Your instructions: Convert the stretch of the data from the line containing "What member of" through the end into a Markdown table with the columns Row and Line, one numbered row per line and no blank lines.

-- Data to use start --

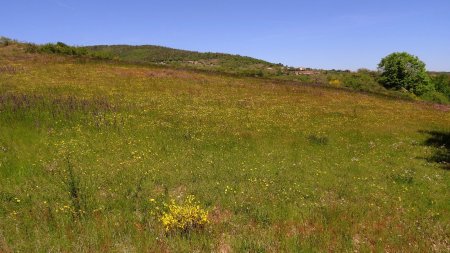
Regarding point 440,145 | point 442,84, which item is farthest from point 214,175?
point 442,84

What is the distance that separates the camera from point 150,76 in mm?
51469

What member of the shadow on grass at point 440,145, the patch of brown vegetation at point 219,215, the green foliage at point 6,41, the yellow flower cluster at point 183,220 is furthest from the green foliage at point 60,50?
the yellow flower cluster at point 183,220

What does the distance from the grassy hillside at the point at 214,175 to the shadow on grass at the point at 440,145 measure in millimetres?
127

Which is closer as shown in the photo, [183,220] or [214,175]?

-- Data to use end --

Full response:
| Row | Line |
|---|---|
| 1 | What member of the shadow on grass at point 440,145, the patch of brown vegetation at point 219,215, the green foliage at point 6,41, the yellow flower cluster at point 183,220 is furthest from the green foliage at point 60,50? |
| 2 | the yellow flower cluster at point 183,220 |
| 3 | What does the distance from the grassy hillside at the point at 214,175 to the shadow on grass at the point at 440,145 measure in millimetres? |
| 4 | 127 |
| 5 | Which is closer as shown in the photo, [183,220] or [214,175]? |